Если сложить все составляющие, то можно сделать вывод о том, что идет борьба именно с ИГИЛ, который пытается расколоть Ирак и по линии "сунниты – шииты – курды", и по линии "общество – государство". Этот раскол был всегда. Правительство Ирака недостаточно эффективно, но оно действенно, оно реформировано в последние годы. На какие силы оно опирается – это большой вопрос, определить это достаточно сложно. Но общая угроза ИГИЛ мобилизует базы опоры правительства. А то, что сейчас в результате этого жестокого акта в Багдаде настроения против него – это происходит всегда и везде. Поэтому я бы не описывал ситуацию таким образом, как мои коллеги сейчас.
Владимир Кара-Мурза-старший: А нынешнее правительство Ирака в большой степени состоятельно? Или можно его назвать "марионеточным"?
Алексей Малашенко: Оно не "марионеточное", но оно очень слабое.
И все-таки я не согласен с Александром Ивановичем. Он говорит, что правительство воюет против "Исламского государства". Если даже его называть "Исламским государством", то это уже не подполье. Более того, он говорит, что правительство воюет против режима. Какого режима? Если есть режим, то у него есть и структура, и какая-то социальная база. Это не бандиты, которые гуляют по степи.
Я понимаю, что, может быть, моя позиция уязвима, но есть две воюющие стороны, которые ведут себя по-разному. Посмотрим на ИГИЛ в более широком плане. В Сирии – гражданская война, в Ливии – гражданская война, она фактически повсюду. Поэтому когда мы говорим о том, что ее нет, то получается непонятная ситуация. Есть государство, есть правительство, которое вооружено танками, самолетами. Почему оно не может победить подпольщиков, уголовников и так далее? Значит, это нечто более серьезное, более структурированное. И как это назвать? Самое главное, есть какая-то опора. Мы все время говорим, что ИГИЛ никто не любит, все население его ненавидит. А где народные восстания против ИГИЛ? Что-то их тоже не видно.
"Исламское государство" 29 июня отметило двухлетнюю годовщину своего существования. Есть одна коалиция – российская, есть другая коалиция, есть курды – с ИГИЛ воюет огромное количество сил на международном уровне. Их бомбят, посылают туда тяжелое вооружение – а они все существуют. Что ж за такие непонятные бандиты?! Представим себе, что благодаря американцам – или кому угодно – иракское правительство вдруг одерживает полную победу. И что, на этом закончится проблема "Исламского государства"? Они все исчезнут, сдадутся?
Владимир Кара-Мурза-старший: А что может быть окончательной победой над "Исламским государством", запрещенным в России? Что его вытеснят с территории Ирака? Оно тогда переместится в сопредельный регион.
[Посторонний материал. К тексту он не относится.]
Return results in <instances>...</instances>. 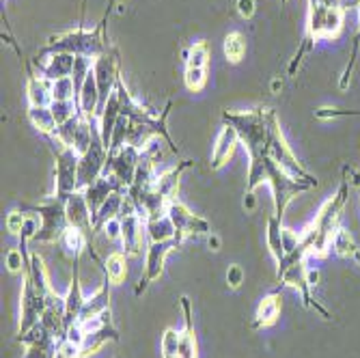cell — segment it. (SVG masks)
Returning <instances> with one entry per match:
<instances>
[{
	"instance_id": "32",
	"label": "cell",
	"mask_w": 360,
	"mask_h": 358,
	"mask_svg": "<svg viewBox=\"0 0 360 358\" xmlns=\"http://www.w3.org/2000/svg\"><path fill=\"white\" fill-rule=\"evenodd\" d=\"M266 244L270 255L274 257V262L278 264L285 257V248H283V221L278 216H270L266 223Z\"/></svg>"
},
{
	"instance_id": "28",
	"label": "cell",
	"mask_w": 360,
	"mask_h": 358,
	"mask_svg": "<svg viewBox=\"0 0 360 358\" xmlns=\"http://www.w3.org/2000/svg\"><path fill=\"white\" fill-rule=\"evenodd\" d=\"M26 97H28V106H50L54 102L52 97V83L44 76H37L28 71V80H26Z\"/></svg>"
},
{
	"instance_id": "20",
	"label": "cell",
	"mask_w": 360,
	"mask_h": 358,
	"mask_svg": "<svg viewBox=\"0 0 360 358\" xmlns=\"http://www.w3.org/2000/svg\"><path fill=\"white\" fill-rule=\"evenodd\" d=\"M78 110H80V117L89 119V121H97L99 117V104H102V99H99V89H97V80H95V71H91L87 76V80L83 83L78 91Z\"/></svg>"
},
{
	"instance_id": "2",
	"label": "cell",
	"mask_w": 360,
	"mask_h": 358,
	"mask_svg": "<svg viewBox=\"0 0 360 358\" xmlns=\"http://www.w3.org/2000/svg\"><path fill=\"white\" fill-rule=\"evenodd\" d=\"M104 19H102V24L93 31L76 28V31H67V33L50 37V42H48L46 50L42 52V56L54 54V52H67L74 56H89L95 61L97 56H102L104 52L110 50L104 39Z\"/></svg>"
},
{
	"instance_id": "30",
	"label": "cell",
	"mask_w": 360,
	"mask_h": 358,
	"mask_svg": "<svg viewBox=\"0 0 360 358\" xmlns=\"http://www.w3.org/2000/svg\"><path fill=\"white\" fill-rule=\"evenodd\" d=\"M108 341H119V330L114 328V324H106L104 328L89 332L83 348H80V358H89V356L97 354Z\"/></svg>"
},
{
	"instance_id": "42",
	"label": "cell",
	"mask_w": 360,
	"mask_h": 358,
	"mask_svg": "<svg viewBox=\"0 0 360 358\" xmlns=\"http://www.w3.org/2000/svg\"><path fill=\"white\" fill-rule=\"evenodd\" d=\"M179 334L182 330L166 328L162 334V341H160V350H162V358H177L179 352Z\"/></svg>"
},
{
	"instance_id": "16",
	"label": "cell",
	"mask_w": 360,
	"mask_h": 358,
	"mask_svg": "<svg viewBox=\"0 0 360 358\" xmlns=\"http://www.w3.org/2000/svg\"><path fill=\"white\" fill-rule=\"evenodd\" d=\"M74 264V276H71V283L67 293L63 296L65 300V326H74L80 320V313H83V307L87 302V296L83 291V283H80V257H74L71 259Z\"/></svg>"
},
{
	"instance_id": "8",
	"label": "cell",
	"mask_w": 360,
	"mask_h": 358,
	"mask_svg": "<svg viewBox=\"0 0 360 358\" xmlns=\"http://www.w3.org/2000/svg\"><path fill=\"white\" fill-rule=\"evenodd\" d=\"M166 216L175 227V237L184 244V240L194 235H209L212 233V223L205 218L196 216L188 205H184L179 198H173L166 207Z\"/></svg>"
},
{
	"instance_id": "39",
	"label": "cell",
	"mask_w": 360,
	"mask_h": 358,
	"mask_svg": "<svg viewBox=\"0 0 360 358\" xmlns=\"http://www.w3.org/2000/svg\"><path fill=\"white\" fill-rule=\"evenodd\" d=\"M50 110H52V114H54L56 128L63 126V123H67V121H71L74 117L80 114L76 99H71V102H52V104H50Z\"/></svg>"
},
{
	"instance_id": "45",
	"label": "cell",
	"mask_w": 360,
	"mask_h": 358,
	"mask_svg": "<svg viewBox=\"0 0 360 358\" xmlns=\"http://www.w3.org/2000/svg\"><path fill=\"white\" fill-rule=\"evenodd\" d=\"M244 268L242 266H237V264H233V266H229V270H227V285L231 287V289H239L242 287V283H244Z\"/></svg>"
},
{
	"instance_id": "15",
	"label": "cell",
	"mask_w": 360,
	"mask_h": 358,
	"mask_svg": "<svg viewBox=\"0 0 360 358\" xmlns=\"http://www.w3.org/2000/svg\"><path fill=\"white\" fill-rule=\"evenodd\" d=\"M121 248L128 257H138L143 253L147 240V227H145V218L141 214H128L121 218Z\"/></svg>"
},
{
	"instance_id": "23",
	"label": "cell",
	"mask_w": 360,
	"mask_h": 358,
	"mask_svg": "<svg viewBox=\"0 0 360 358\" xmlns=\"http://www.w3.org/2000/svg\"><path fill=\"white\" fill-rule=\"evenodd\" d=\"M194 162L192 160H182L177 162L175 167L157 173L155 175V182H153V188L162 194L164 198H169V201H173V198H177V190H179V179H182V175L192 167Z\"/></svg>"
},
{
	"instance_id": "46",
	"label": "cell",
	"mask_w": 360,
	"mask_h": 358,
	"mask_svg": "<svg viewBox=\"0 0 360 358\" xmlns=\"http://www.w3.org/2000/svg\"><path fill=\"white\" fill-rule=\"evenodd\" d=\"M65 339H67V341H71V343H74V346H78V348H83V343H85V339H87V330L83 328V324L76 322L74 326H69V328H67V332H65Z\"/></svg>"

Григорий Косач: Я должен внести некоторые поправки в то, что говорил коллега Шумилин. Кувейт не есть арена террористических актов. Упаси Господь, чтобы эта страна также стала ареной терактов! Но террористический акт в Саудовской Аравии, случившийся вчера, – это явление довольно странное. Потому что террорист был фактически задержан, он произвел свой подрыв в момент задержания он. Это не говорит в пользу мнения коллеги Шумилина.
Но ваш вопрос действительно очень серьезен. Что есть окончательная победа над ИГИЛ? Окончательная победа над ИГИЛ отнюдь не заключается в том, что завтра вдруг при помощи проамериканской коалиции иракская армия одержит полную и окончательную победу над этой структурой. Увы, это не так. Если это и будет какая-либо военная победа, она вовсе не будет победой над идеологией, настроениями и так далее. Отсюда единственный вывод – только достижение решений, компромиссов между представителями всех групп элиты в Ираке, учет интересов каждой из сторон поможет приблизить победу над ИГИЛ. Иного, к сожалению, в этом случае не дано.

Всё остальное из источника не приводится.